Pero no solo es el pastor lo que atrae: sus gringas, volcanes, quesadillas, chilaquiles y jugos naturales conforman un menú variado que puede satisfacer antojos a cualquier hora. Su cocina estaba abierta las 24 horas, algo que fue poco común durante los años 90.
El servicio también es parte clave. Desde el principio, los dueños establecieron estándares altos de atención: meseros bien capacitados, rapidez en la entrega de los pedidos y limpieza constante en salones y cocinas.
Esto hizo que el restaurante no solo fuera una opción para comer bien, sino también un lugar confiable para llevar a la familia o cerrar negocios.
La ambientación también ha sido parte del éxito. Aunque es una taquería, El Charco de las Ranas tiene una identidad visual muy definida, con decoraciones que celebran lo mexicano sin caer en lo folclórico exagerado. El ambiente es cálido, ruidoso, pero acogedor, justo como se espera de un lugar popular.
Con el paso de los años, la fama de El Charco de las Ranas creció exponencialmente. Lo que empezó como un local en Tlalpan pronto se convirtió en una cadena con varias sucursales en la Ciudad de México y el área metropolitana.
A diferencia de otras franquicias que pierden su esencia al crecer, El Charco de las Ranas logró conservar su identidad. Cada nueva sucursal replicaba la fórmula original, desde el diseño hasta la capacitación del personal.

La evolución también se reflejó en su menú. Aunque los tacos siguen siendo el corazón de la propuesta, con el tiempo se han incorporado opciones más saludables, platillos vegetarianos, y bebidas más variadas, todo sin perder el sabor tradicional.
También se ha modernizado el sistema de pedidos, con aplicaciones y plataformas digitales que permiten ordenar para llevar o pedir a domicilio.
¿Por qué El Charco de las Ranas es un ícono de la CDMX?
Hoy en día, El Charco de las Ranas es más que un restaurante: es parte del imaginario colectivo de la Ciudad de México. Múltiples generaciones han crecido comiendo ahí, y es común escuchar historias de cenas familiares, madrugadas después de fiestas o reuniones espontáneas alrededor de una gringa bien servida.

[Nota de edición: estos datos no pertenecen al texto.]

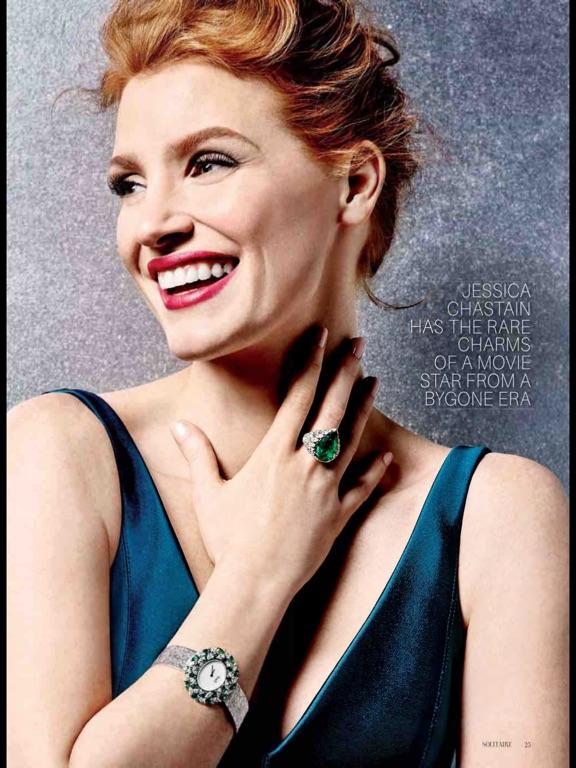 Solitaire Magazine screenshot 10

El restaurante también ha sido reconocido por su calidad en distintos medios gastronómicos y de cultura popular. Celebridades, artistas y políticos han sido vistos comiendo en sus mesas, y no es raro que aparezca en listas de "lugares imprescindibles para comer en la CDMX".

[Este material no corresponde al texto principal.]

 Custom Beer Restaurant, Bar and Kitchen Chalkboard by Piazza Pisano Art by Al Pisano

Parte de su relevancia también se debe a su capacidad de adaptarse sin perder su esencia. En un mundo donde los restaurantes están en constante cambio, El Charco de las Ranas ha sabido mantenerse fiel a sus valores: sabor, calidad y buen servicio. Eso lo convierte en un verdadero ícono urbano.

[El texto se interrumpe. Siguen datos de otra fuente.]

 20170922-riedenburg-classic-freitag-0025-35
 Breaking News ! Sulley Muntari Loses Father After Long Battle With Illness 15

La historia de El Charco de las Ranas es un ejemplo de cómo una buena idea, ejecutada con pasión y consistencia, puede trascender generaciones. Lo que comenzó como una taquería de barrio se convirtió en una institución gastronómica que ha marcado el paladar de millones.
Su legado está en cada taco servido, en cada sonrisa de un mesero, y en cada cliente que vuelve por el simple gusto de sentirse en casa. Si aún no lo has visitado, quizá ya sea tiempo de que pruebes por qué El Charco de las Ranas es mucho más que un restaurante: es parte del corazón de la Ciudad de México.